In the runtime this is implemented as follows (full implementation):
func growslice(et *_type, old slice, cap int) slice {
...
newcap := old.cap
doublecap := newcap + newcap
if cap > doublecap {
newcap = cap
} else {
if old.len < 1024 {
newcap = doublecap
} else {
// Check 0 < newcap to detect overflow
// and prevent an infinite loop.
for 0 < newcap && newcap < cap {
newcap += newcap / 4
}
// Set newcap to the requested cap when
// the newcap calculation overflowed.
if newcap <= 0 {
newcap = cap
}
}
}
...
}
Performance
I benchmarked what the performance impact of preallocating a slice with make
vs auto growing via append
is, the benchmark populates a slice with N integers them via a for loop.
func plainAppend(elms int) {
var foo []int
for i := 0; i < elms; i++ {
foo = append(foo, i)
}
}
func withMake(elms int) {
foo := make([]int, 0, elms)
for i := 0; i < elms; i++ {
foo = append(foo, i)
}
}
Full Benchmark: https://gist.github.com/lu4p/4906f5d1b88f23a1f740bb8895f25e40
$ go test -bench=. -count=10 -benchtime=100x > bench.out
# https://godoc.org/golang.org/x/perf/cmd/benchstat
$ benchstat bench.out
name time/op
10/append-8 729ns ±62%
10/with_make-8 119ns ±84%
100/append-8 1.46µs ±84%
100/with_make-8 454ns ±99%
1k/append-8 5.28µs ±33%
1k/with_make-8 2.61µs ±54%
10k/append-8 111µs ±23%
10k/with_make-8 31.4µs ±11%
100k/append-8 1.16ms ± 8%
100k/with_make-8 248µs ±11%
1Million/append-8 8.57ms ± 3%
1Million/with_make-8 2.83ms ± 1%
So in a simple use case preallocating the slice with make
seems to be about 2-4 times faster.
Although this is significant, in real-world scenarios it often doesn’t really matter because appending is fast enough regardless.

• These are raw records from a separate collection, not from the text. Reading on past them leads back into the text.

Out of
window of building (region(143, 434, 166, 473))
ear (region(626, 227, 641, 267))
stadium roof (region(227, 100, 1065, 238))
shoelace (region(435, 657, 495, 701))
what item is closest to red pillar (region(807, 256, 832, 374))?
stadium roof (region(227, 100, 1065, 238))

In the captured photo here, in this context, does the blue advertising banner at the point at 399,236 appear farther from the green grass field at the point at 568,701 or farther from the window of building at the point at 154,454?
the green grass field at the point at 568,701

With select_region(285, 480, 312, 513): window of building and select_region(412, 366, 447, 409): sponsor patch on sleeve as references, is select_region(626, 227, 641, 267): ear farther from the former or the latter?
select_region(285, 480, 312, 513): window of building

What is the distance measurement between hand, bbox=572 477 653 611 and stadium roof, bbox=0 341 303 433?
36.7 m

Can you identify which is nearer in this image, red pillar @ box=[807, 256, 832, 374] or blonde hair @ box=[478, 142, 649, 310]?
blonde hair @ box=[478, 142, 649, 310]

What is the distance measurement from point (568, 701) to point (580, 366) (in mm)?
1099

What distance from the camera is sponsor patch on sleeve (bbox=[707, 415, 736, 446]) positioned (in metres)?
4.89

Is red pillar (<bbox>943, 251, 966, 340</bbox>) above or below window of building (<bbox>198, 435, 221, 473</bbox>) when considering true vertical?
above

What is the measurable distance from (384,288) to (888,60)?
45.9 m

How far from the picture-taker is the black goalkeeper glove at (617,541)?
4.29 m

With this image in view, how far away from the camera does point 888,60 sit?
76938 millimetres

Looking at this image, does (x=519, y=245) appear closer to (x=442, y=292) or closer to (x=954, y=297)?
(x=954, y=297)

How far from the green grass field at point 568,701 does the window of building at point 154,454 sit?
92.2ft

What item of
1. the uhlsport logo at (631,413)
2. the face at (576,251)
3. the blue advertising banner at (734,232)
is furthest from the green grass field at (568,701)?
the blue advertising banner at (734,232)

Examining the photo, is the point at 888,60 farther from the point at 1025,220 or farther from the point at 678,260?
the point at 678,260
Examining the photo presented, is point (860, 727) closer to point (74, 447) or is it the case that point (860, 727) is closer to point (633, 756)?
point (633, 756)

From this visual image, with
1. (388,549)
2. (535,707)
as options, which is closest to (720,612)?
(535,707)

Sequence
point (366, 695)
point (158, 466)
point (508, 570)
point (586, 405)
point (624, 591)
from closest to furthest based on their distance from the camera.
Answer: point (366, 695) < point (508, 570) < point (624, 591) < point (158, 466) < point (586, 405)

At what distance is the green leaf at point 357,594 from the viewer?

If you don’t know the number of elements a to which a slice will grow, it often makes little sense to allocate memory with make beforehand. Of course there are exceptions from this, sometimes you know at least the order of magnitude to which a slice will grow, then it can make sense to allocate a slice with a cap similar to the ballpark of expected elements.
Thanks to Hu1buerger, for helping with the investigation.